Джеменеевцы настолько прониклись его кондициями, что решили в срочном порядке… улучшить породу в своем племени. И парня просто заездил десяток горячих степных девушек. Этот жеребец-производитель еле выполз из кибитки, где его подвергала сексуальному насилию очередная Гюльчатай.— Кузьма, — веселился Богатыршин, сменивший гнев на милость при виде великого дувана и переставший смотреть на меня волком. — Обратно домой будем возвращаться с добычей, а ты в свой курень притащишь капральство татарчат!
«Возвращаться домой» — слова подхорунжего стегнули меня хивинской камчой, моментально испортив настроение. Сколько донцов увидят родимый порог, а сколько сложат головы в походе? И вернется ли хоть один, если будет реализована идея Индийского похода? Я нахохлился, помрачнел, хотя должен был бы радоваться, и поэтому довольно резко одернул Богатыршина:
— Отстаньте от казака! Где были вы, его боевые товарищи, когда его в полон утащили?
— Так с тобой были, Петро Василич, — удивился Богатыршин моему наезду. — Его ж гребенцы проворонили.
— Нет отдельно гребенцов и отдельно донцов, есть одна команда, один отряд! — сердито ответил я.
— Не серчай, господин квартирмист, — по-своему понял меня старший унтер-офицер. — Признаю, был неправ. Не держи на меня зла.
— Да какое зло, Данила Иванович! Оглянись, как нам все это добро сохранить? — указал я, слегка покривив душой, на огромный дуван из лошадей, верблюдов и овец. — Набегут барантщики — и давай таскать. А полки придут, их кормить надо. И лошадьми снабдить тех, кто потерял заводного или боевого коня.
— Думаешь, тяжко полкам придется? — по-свойски спросил меня резко подобревший ко мне Богатыршин.
— Думаю, да, — вздохнул я.
И оказался прав на сто процентов. Через неделю ожидания подошли первые сотни, за ними полки, штаб и прочие. Казаки всю дорогу шли в режиме жесткой экономии воды, нормируя каждый глоток, заставляя лошадей довольствоваться малым. Еще и с кормом была беда: дончаки не адаи и не ахалтекинцы, им подножного степного корма мало. А много овса казаки увезти не смогли, да и из Оренбурга его прислали крохи. Падеж коней был страшенным, так что наша добыча оказалась очень кстати. Как и свежие верблюды, отдохнувшие, отъевшиеся, аж лоснящиеся под присмотром Назарова, который ни с того, ни с сего — быть может, от обиды на род человеческий — проникся к ним необыкновенной любовью.
Многие прибывшие донцы были похожи на тени. Там, где ложились бактрианы, а то и помирали, казаки упорно шли вперед. Сгибаясь под тяжестью груза, снятого с павшей заводной, или седла с боевого четвероногого друга, не выдержавшего тягот перехода. Питаясь одними сухими сухарями и утоляя жажду из первой попавшейся лужи. Под палящим солнцем и замерзая на ночных стоянках.
А многие не дошли.

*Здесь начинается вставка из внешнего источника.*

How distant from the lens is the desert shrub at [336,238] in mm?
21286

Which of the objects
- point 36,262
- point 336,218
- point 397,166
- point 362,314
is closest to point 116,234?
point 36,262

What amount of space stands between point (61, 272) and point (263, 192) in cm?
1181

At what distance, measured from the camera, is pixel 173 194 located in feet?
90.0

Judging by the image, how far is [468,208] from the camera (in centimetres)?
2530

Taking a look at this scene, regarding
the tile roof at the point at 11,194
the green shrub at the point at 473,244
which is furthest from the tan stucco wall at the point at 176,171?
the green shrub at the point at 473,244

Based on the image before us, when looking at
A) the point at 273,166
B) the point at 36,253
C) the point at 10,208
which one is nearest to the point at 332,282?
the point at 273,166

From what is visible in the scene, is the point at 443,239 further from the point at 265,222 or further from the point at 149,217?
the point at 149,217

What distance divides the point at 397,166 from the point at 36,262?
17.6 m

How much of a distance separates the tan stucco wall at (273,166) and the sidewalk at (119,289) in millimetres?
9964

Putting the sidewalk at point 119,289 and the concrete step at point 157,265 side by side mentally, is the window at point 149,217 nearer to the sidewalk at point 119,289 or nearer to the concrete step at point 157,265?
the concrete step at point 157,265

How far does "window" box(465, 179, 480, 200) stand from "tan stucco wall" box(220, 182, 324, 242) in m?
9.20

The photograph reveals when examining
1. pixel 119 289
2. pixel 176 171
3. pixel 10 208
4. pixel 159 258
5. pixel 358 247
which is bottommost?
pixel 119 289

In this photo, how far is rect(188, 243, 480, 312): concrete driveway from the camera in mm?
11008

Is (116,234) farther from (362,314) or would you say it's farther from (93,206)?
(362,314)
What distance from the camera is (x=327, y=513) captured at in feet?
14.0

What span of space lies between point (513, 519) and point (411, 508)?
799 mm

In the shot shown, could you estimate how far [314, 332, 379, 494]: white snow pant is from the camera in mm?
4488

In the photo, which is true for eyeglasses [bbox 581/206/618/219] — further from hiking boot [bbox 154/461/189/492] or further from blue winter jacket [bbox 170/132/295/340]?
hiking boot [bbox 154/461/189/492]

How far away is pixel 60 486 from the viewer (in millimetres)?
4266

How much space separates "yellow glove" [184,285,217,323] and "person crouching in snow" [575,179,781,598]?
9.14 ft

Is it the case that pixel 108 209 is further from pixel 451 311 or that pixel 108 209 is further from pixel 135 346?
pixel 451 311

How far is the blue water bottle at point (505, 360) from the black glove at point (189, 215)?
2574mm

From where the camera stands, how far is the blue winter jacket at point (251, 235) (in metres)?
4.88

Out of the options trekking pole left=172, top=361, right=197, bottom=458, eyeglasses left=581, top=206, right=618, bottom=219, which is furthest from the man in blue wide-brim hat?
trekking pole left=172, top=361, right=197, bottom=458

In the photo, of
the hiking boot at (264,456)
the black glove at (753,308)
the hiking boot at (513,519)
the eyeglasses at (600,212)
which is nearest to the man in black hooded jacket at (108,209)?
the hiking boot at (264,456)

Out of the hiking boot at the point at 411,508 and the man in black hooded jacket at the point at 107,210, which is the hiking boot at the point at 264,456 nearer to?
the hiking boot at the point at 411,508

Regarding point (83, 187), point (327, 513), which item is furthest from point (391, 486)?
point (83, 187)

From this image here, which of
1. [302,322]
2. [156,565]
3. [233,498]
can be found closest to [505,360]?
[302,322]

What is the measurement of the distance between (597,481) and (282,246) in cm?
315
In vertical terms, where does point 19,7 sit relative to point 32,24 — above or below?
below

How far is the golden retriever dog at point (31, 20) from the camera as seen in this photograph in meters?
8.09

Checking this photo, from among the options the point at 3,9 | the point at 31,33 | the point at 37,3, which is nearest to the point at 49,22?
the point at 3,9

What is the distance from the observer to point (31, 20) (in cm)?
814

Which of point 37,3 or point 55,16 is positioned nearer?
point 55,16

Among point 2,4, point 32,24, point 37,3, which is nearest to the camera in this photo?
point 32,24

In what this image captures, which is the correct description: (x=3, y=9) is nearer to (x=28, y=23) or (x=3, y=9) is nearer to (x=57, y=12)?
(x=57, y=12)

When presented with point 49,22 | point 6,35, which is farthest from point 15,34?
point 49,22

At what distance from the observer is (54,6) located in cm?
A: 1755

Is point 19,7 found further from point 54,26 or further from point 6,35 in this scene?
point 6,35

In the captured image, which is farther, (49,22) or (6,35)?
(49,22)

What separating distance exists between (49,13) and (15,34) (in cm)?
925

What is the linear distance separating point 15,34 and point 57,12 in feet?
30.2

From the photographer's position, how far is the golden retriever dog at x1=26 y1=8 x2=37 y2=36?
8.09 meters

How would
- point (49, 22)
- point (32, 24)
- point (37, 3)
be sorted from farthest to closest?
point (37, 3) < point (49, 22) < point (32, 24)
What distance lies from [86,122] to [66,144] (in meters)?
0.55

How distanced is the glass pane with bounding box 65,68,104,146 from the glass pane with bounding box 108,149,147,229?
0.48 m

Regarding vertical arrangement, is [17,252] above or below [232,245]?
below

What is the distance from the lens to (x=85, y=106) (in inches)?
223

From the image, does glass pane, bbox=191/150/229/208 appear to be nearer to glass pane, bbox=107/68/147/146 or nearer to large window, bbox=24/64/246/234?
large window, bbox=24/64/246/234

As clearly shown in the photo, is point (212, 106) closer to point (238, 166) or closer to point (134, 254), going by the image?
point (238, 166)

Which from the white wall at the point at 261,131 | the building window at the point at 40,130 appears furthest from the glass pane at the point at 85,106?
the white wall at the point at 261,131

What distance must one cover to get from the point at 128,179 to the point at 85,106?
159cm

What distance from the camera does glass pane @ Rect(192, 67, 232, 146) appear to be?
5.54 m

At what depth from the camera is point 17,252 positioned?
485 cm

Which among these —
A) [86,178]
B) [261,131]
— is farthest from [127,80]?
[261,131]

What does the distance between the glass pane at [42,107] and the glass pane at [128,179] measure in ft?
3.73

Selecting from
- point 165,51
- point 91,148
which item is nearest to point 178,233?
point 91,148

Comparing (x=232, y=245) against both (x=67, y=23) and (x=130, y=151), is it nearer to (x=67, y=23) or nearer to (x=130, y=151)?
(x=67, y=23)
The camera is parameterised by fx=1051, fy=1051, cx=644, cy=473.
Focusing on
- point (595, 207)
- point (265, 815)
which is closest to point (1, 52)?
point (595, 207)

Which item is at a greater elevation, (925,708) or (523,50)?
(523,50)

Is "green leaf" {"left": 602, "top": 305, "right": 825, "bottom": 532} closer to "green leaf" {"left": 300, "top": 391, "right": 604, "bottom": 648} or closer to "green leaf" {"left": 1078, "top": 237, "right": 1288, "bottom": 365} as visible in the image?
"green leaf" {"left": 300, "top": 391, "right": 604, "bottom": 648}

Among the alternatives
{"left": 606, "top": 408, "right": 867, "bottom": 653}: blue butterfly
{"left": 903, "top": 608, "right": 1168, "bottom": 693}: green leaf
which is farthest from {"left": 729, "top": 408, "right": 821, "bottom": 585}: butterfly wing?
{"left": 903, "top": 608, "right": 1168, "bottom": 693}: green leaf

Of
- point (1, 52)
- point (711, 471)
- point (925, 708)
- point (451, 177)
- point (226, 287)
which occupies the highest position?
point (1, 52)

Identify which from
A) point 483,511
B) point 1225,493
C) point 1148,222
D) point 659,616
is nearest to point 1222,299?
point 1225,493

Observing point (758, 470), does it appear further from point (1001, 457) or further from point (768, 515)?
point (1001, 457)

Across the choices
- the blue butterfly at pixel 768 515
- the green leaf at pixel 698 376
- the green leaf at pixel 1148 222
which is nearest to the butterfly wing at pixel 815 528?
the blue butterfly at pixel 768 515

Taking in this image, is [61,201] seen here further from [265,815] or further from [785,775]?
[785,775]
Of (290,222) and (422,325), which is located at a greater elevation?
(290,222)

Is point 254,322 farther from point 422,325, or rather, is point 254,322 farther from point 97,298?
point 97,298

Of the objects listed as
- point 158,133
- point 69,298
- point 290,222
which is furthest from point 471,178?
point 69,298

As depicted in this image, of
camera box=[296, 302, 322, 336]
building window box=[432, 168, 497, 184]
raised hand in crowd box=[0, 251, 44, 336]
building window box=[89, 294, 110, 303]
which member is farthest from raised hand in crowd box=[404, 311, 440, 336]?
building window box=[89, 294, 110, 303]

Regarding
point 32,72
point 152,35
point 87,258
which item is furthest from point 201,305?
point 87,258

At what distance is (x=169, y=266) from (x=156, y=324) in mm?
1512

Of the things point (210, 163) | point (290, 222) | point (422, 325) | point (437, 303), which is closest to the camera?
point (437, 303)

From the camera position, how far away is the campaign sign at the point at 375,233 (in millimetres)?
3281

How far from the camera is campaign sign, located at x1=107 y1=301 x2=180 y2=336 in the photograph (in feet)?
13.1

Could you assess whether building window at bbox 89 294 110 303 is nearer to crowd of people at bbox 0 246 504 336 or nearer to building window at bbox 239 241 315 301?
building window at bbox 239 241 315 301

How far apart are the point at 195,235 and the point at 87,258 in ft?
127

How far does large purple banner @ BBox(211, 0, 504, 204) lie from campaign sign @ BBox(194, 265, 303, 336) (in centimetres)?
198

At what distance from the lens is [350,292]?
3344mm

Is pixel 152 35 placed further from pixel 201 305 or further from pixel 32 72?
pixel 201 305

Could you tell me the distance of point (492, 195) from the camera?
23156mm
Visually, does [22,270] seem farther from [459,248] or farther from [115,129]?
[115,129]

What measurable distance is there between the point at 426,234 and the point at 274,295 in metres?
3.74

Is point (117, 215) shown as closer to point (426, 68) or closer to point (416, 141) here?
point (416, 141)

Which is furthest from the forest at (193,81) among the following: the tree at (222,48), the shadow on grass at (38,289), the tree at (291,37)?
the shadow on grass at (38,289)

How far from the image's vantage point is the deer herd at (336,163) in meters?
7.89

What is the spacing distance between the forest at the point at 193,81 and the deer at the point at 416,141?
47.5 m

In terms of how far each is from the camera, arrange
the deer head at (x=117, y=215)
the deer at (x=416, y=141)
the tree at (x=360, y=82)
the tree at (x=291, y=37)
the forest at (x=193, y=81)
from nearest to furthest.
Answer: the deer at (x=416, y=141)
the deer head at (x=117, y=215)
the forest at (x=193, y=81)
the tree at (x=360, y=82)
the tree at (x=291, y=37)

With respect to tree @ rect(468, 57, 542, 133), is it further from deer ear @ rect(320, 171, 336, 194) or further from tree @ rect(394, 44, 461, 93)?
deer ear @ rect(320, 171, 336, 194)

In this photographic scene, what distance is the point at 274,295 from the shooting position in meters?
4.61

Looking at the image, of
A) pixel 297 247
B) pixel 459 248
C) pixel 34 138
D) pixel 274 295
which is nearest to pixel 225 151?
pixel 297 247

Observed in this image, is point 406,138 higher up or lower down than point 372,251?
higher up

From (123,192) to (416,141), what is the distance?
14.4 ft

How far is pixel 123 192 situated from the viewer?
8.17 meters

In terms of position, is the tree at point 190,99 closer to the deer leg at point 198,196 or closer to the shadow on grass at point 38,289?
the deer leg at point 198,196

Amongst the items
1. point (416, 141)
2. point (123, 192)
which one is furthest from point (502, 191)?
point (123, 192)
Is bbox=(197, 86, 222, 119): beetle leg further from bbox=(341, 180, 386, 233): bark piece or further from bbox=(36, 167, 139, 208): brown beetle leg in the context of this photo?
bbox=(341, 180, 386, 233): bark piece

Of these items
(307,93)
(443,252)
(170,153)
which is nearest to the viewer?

Умерших хоронили, и цепочка казачьих могил расчертила киргиз-кайсацкую степь. Заболевших оставляли на наших старых стоянках, которые неожиданно весьма пригодились.
— Как ты догадался, Петр, временные земляные крепостицы нам подготовить? — удивлялся и нахваливал меня полковник Астахов, прибывший одним из первых.
— Так мне в приказе было сказано: на ночь возводи легкие турецкие ретраншементы.
Емельян Никитич от души расхохотался и принялся меня поучать, хлопая себя по ляжкам от переполнявшего его веселья:
— Не было гроша, а тут алтын! Эх, Петя, Петя, не застал ты с турком войны, оттого и обмишурился. Турок, он как поступает? Хвороста нарубит, колючек и возведет из них засеки. В проходах ямы нароет, опасные места телегами загородит, а если их мало — небольшими окопами, называемыми ложемент. А то и проще поступит: лошадей, каких не жалко, выстроит на ночь в ряд, веревки между ними натянет и холстины набросает… А тут валы! Эх, молодо — зелено!